■ Problem to solve ■
Nothing but an exact copy of the listing should appear in the response.
========================================
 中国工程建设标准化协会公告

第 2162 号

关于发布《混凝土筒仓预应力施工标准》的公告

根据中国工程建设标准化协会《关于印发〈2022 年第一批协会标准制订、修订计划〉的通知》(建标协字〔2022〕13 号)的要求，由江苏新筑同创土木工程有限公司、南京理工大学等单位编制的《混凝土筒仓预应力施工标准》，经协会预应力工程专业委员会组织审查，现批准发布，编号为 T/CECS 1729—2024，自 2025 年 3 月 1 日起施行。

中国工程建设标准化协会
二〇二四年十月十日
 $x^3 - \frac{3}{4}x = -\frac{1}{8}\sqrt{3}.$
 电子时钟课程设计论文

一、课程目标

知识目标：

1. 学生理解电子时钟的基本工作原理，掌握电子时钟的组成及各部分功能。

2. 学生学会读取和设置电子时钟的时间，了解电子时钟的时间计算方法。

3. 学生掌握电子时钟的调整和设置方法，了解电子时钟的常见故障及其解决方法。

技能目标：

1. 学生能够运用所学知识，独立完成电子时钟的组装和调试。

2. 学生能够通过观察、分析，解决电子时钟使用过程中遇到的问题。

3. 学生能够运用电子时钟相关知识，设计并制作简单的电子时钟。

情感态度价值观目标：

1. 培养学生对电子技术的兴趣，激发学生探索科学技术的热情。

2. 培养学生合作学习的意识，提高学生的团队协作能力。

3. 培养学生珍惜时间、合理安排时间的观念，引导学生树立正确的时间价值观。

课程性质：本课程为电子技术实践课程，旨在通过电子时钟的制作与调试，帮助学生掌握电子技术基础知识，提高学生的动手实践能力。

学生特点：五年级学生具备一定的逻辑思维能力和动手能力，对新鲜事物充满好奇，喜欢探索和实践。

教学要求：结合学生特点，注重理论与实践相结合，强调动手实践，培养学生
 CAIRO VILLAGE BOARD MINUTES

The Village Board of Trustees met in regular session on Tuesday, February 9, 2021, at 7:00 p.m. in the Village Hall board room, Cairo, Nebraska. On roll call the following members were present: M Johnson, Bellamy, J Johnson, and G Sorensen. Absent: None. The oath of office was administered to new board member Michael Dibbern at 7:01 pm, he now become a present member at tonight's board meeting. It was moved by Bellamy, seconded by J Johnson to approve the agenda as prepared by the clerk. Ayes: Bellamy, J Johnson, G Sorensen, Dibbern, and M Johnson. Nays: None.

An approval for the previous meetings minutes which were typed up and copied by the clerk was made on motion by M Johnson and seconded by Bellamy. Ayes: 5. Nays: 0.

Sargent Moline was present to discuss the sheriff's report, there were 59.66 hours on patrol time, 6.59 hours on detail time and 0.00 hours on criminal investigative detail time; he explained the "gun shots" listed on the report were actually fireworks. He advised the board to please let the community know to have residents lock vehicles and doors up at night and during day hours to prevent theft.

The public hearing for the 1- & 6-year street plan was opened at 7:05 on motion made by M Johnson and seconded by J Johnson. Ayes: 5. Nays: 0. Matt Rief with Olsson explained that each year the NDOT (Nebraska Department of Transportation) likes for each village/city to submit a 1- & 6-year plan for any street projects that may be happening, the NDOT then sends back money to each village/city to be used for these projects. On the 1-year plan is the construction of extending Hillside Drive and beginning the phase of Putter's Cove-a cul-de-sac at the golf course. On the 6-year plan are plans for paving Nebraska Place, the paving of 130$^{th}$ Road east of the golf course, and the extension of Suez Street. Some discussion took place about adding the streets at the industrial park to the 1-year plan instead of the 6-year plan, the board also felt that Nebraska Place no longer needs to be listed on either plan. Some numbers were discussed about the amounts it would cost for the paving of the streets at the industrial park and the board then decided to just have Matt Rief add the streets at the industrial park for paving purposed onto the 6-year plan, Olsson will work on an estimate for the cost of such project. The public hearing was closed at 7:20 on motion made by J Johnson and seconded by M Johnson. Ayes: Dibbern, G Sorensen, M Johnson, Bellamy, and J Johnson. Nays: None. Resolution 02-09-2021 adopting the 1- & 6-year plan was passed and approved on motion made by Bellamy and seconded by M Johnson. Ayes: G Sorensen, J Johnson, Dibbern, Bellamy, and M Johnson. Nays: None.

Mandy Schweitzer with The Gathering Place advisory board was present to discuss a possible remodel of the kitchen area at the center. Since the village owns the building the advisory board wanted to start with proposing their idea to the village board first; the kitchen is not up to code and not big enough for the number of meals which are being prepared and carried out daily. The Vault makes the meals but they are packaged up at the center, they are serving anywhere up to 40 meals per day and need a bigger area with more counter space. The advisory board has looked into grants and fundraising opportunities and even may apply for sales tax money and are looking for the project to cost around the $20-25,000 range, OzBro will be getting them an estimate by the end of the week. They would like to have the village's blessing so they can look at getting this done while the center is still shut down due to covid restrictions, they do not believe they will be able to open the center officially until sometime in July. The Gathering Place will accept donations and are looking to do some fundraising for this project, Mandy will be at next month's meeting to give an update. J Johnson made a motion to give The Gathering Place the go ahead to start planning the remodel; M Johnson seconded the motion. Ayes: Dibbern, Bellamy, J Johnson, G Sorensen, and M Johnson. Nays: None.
========================================
■ Result below ■
 中国工程建设标准化协会公告

第 2162 号

关于发布《混凝土筒仓预应力施工标准》的公告

根据中国工程建设标准化协会《关于印发〈2022 年第一批协会标准制订、修订计划〉的通知》(建标协字〔2022〕13 号)的要求，由江苏新筑同创土木工程有限公司、南京理工大学等单位编制的《混凝土筒仓预应力施工标准》，经协会预应力工程专业委员会组织审查，现批准发布，编号为 T/CECS 1729—2024，自 2025 年 3 月 1 日起施行。

中国工程建设标准化协会
二〇二四年十月十日
 $x^3 - \frac{3}{4}x = -\frac{1}{8}\sqrt{3}.$
 电子时钟课程设计论文

一、课程目标

知识目标：

1. 学生理解电子时钟的基本工作原理，掌握电子时钟的组成及各部分功能。

2. 学生学会读取和设置电子时钟的时间，了解电子时钟的时间计算方法。

3. 学生掌握电子时钟的调整和设置方法，了解电子时钟的常见故障及其解决方法。

技能目标：

1. 学生能够运用所学知识，独立完成电子时钟的组装和调试。

2. 学生能够通过观察、分析，解决电子时钟使用过程中遇到的问题。

3. 学生能够运用电子时钟相关知识，设计并制作简单的电子时钟。

情感态度价值观目标：

1. 培养学生对电子技术的兴趣，激发学生探索科学技术的热情。

2. 培养学生合作学习的意识，提高学生的团队协作能力。

3. 培养学生珍惜时间、合理安排时间的观念，引导学生树立正确的时间价值观。

课程性质：本课程为电子技术实践课程，旨在通过电子时钟的制作与调试，帮助学生掌握电子技术基础知识，提高学生的动手实践能力。

学生特点：五年级学生具备一定的逻辑思维能力和动手能力，对新鲜事物充满好奇，喜欢探索和实践。

教学要求：结合学生特点，注重理论与实践相结合，强调动手实践，培养学生
 CAIRO VILLAGE BOARD MINUTES

The Village Board of Trustees met in regular session on Tuesday, February 9, 2021, at 7:00 p.m. in the Village Hall board room, Cairo, Nebraska. On roll call the following members were present: M Johnson, Bellamy, J Johnson, and G Sorensen. Absent: None. The oath of office was administered to new board member Michael Dibbern at 7:01 pm, he now become a present member at tonight's board meeting. It was moved by Bellamy, seconded by J Johnson to approve the agenda as prepared by the clerk. Ayes: Bellamy, J Johnson, G Sorensen, Dibbern, and M Johnson. Nays: None.

An approval for the previous meetings minutes which were typed up and copied by the clerk was made on motion by M Johnson and seconded by Bellamy. Ayes: 5. Nays: 0.

Sargent Moline was present to discuss the sheriff's report, there were 59.66 hours on patrol time, 6.59 hours on detail time and 0.00 hours on criminal investigative detail time; he explained the "gun shots" listed on the report were actually fireworks. He advised the board to please let the community know to have residents lock vehicles and doors up at night and during day hours to prevent theft.

The public hearing for the 1- & 6-year street plan was opened at 7:05 on motion made by M Johnson and seconded by J Johnson. Ayes: 5. Nays: 0. Matt Rief with Olsson explained that each year the NDOT (Nebraska Department of Transportation) likes for each village/city to submit a 1- & 6-year plan for any street projects that may be happening, the NDOT then sends back money to each village/city to be used for these projects. On the 1-year plan is the construction of extending Hillside Drive and beginning the phase of Putter's Cove-a cul-de-sac at the golf course. On the 6-year plan are plans for paving Nebraska Place, the paving of 130$^{th}$ Road east of the golf course, and the extension of Suez Street. Some discussion took place about adding the streets at the industrial park to the 1-year plan instead of the 6-year plan, the board also felt that Nebraska Place no longer needs to be listed on either plan. Some numbers were discussed about the amounts it would cost for the paving of the streets at the industrial park and the board then decided to just have Matt Rief add the streets at the industrial park for paving purposed onto the 6-year plan, Olsson will work on an estimate for the cost of such project. The public hearing was closed at 7:20 on motion made by J Johnson and seconded by M Johnson. Ayes: Dibbern, G Sorensen, M Johnson, Bellamy, and J Johnson. Nays: None. Resolution 02-09-2021 adopting the 1- & 6-year plan was passed and approved on motion made by Bellamy and seconded by M Johnson. Ayes: G Sorensen, J Johnson, Dibbern, Bellamy, and M Johnson. Nays: None.

Mandy Schweitzer with The Gathering Place advisory board was present to discuss a possible remodel of the kitchen area at the center. Since the village owns the building the advisory board wanted to start with proposing their idea to the village board first; the kitchen is not up to code and not big enough for the number of meals which are being prepared and carried out daily. The Vault makes the meals but they are packaged up at the center, they are serving anywhere up to 40 meals per day and need a bigger area with more counter space. The advisory board has looked into grants and fundraising opportunities and even may apply for sales tax money and are looking for the project to cost around the $20-25,000 range, OzBro will be getting them an estimate by the end of the week. They would like to have the village's blessing so they can look at getting this done while the center is still shut down due to covid restrictions, they do not believe they will be able to open the center officially until sometime in July. The Gathering Place will accept donations and are looking to do some fundraising for this project, Mandy will be at next month's meeting to give an update. J Johnson made a motion to give The Gathering Place the go ahead to start planning the remodel; M Johnson seconded the motion. Ayes: Dibbern, Bellamy, J Johnson, G Sorensen, and M Johnson. Nays: None.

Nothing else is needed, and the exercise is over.